Rule-keeping religion is for the noble, for the able, for the moral, for the strong, but the gospel is for anyone. This morning, if you find yourself challenged by the sense that you hold on to religious pride, challenged by the sense that you resent those people around you that flirt with sin, or perhaps indulge completely in sin, today you're reminded that your true infertility and your true inability was overcome by God, freely, abundantly, graciously. We're challenged to give up our pride.

Remember the immense grace and the cleansing that you have received through Jesus. And then for us, perhaps on the other side, who are this morning confronted with our own sin and the fact that we are using God for our own purposes, that we're keeping committed to our own self-fulfilment, to our own desires, turning a blind eye to God's will for our lives, rationalising our own actions, and keeping that half away from God, and the other half perhaps having God and His involvement in our lives, but only really to get things from Him, today you're reminded that you must cling to His promise. You must cling to His promise, unlike Abraham who failed. Cling to His promise that He knows what is best for you.

That He wants you to obey Him. Jesus Christ died both for the religious and the irreligious, both for your spiritual pride and for your selfishness. Turn away from those things, and the promise from scripture this morning is that you will bear much fruit, fruit that will last.

You will become fruitful. Let's pray. Heavenly Father, we thank You for these examples in scripture that are so real and that we can so relate to, because we are those people. We see ourselves in these stories. But we are, without You, barren and desolate.

Without Your involvement in our lives, we can amount to very little. This morning, Lord, we realise again that we need You. We need all of You to fill us. Lord, we need all of You in our times where we are tempted to be proud, tempted to elevate ourselves above those who are stumbling around in darkness, tripping on their own flaws and their mistakes. We're tempted to look down on them, Lord, and forget who we were before we met You, who we are without You.

Thank You, Lord, for Your cleansing. Thank You, Lord, for Your enabling of us through Your holy spirit. Help us to receive and to understand this grace deeply so that we may live out of that in humility. And for us, Lord, that are this morning wrestling with sin, rationalising, ignoring Your convicting of our hearts, ignoring the direct command of Your scriptures, we pray that You will enable us to give up that lifestyle, to give up our self-fulfilment, and to realise, Lord, that the only fulfilment we will ever really have is in You.

The only peace, the only joy that we will ever have, which is true peace and joy, is in You. Give us the strength, Lord, to push through and to give up those things, to find our satisfaction completely in worship and adoration of You and what You've done in our lives.

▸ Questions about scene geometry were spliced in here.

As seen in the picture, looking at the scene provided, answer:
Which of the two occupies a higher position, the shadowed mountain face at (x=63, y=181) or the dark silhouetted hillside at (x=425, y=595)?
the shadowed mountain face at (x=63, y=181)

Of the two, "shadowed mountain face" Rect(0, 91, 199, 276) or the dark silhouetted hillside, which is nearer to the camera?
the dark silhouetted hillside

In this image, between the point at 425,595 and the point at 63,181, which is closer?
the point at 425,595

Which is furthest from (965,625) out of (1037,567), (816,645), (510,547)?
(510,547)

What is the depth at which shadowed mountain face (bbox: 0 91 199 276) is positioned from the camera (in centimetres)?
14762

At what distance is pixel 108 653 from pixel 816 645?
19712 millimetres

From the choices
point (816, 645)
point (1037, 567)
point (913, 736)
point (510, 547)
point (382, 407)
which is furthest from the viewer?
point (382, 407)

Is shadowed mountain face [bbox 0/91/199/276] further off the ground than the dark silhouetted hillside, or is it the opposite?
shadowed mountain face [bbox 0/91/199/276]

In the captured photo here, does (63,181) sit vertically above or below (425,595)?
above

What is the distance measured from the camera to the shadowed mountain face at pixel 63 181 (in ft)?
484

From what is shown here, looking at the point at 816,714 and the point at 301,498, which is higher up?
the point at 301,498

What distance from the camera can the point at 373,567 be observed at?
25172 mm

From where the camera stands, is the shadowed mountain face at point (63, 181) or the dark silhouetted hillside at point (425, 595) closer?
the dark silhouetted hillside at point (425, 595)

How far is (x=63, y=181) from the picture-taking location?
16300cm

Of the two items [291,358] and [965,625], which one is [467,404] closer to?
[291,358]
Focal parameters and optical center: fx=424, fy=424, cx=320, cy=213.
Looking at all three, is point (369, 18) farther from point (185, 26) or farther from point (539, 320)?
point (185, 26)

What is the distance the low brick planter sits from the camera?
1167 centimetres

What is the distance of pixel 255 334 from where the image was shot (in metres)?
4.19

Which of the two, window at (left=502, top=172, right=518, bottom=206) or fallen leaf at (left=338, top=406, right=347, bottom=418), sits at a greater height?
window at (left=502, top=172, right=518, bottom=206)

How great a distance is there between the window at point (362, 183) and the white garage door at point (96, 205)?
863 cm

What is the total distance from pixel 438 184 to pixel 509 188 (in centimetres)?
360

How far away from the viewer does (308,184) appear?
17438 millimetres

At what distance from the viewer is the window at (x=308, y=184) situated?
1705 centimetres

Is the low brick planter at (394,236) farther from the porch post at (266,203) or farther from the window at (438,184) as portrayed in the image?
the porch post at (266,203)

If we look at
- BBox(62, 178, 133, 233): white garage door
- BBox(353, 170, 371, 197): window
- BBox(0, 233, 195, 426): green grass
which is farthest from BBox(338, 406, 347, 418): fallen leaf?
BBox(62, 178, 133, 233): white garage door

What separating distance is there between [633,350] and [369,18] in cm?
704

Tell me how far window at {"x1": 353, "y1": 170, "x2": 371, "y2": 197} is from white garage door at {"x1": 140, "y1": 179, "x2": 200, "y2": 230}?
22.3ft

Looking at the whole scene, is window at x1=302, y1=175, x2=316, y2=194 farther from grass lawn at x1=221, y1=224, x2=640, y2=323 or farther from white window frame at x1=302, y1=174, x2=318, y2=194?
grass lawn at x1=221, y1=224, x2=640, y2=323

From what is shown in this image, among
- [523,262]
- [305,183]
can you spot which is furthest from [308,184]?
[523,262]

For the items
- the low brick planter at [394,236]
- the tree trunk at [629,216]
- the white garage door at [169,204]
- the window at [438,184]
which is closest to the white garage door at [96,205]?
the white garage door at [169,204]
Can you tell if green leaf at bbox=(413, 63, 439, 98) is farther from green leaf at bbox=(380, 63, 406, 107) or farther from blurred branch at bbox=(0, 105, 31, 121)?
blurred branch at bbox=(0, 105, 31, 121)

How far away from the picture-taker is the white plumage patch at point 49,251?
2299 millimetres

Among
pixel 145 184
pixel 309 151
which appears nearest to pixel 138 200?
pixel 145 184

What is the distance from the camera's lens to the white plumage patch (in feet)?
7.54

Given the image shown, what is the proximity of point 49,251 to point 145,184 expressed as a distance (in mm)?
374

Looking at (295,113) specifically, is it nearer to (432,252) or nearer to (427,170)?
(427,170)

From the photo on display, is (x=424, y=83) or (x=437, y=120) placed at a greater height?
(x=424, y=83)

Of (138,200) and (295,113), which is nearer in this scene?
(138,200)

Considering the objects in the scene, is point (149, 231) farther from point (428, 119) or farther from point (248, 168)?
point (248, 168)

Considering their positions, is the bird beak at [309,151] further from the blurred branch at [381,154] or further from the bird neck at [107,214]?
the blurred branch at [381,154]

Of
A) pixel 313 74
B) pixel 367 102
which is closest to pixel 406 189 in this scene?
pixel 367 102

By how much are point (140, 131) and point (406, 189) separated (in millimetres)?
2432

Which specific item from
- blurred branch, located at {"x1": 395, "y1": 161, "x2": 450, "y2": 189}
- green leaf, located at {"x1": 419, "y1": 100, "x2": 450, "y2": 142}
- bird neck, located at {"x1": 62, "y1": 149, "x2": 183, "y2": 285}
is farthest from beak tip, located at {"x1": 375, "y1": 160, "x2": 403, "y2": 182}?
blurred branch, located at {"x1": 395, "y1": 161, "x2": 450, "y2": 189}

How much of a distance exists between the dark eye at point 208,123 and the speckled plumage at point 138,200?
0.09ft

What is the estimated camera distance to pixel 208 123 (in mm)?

Thank You, Lord, that that sin has been paid for by the cross of Jesus Christ, that we have been able to nail it to that cross, and it is not a power in our lives anymore. Give us the knowledge and the understanding that we live in freedom, that we are born of the free woman. Lord, we look forward to that heavenly Jerusalem where we will dwell with You perfectly and without these flaws in our lives.

We long for it, Lord, and we pray this morning again that You will come soon, that You will make this heavenly Jerusalem a reality in our lives. We ask it in Jesus' name. Amen.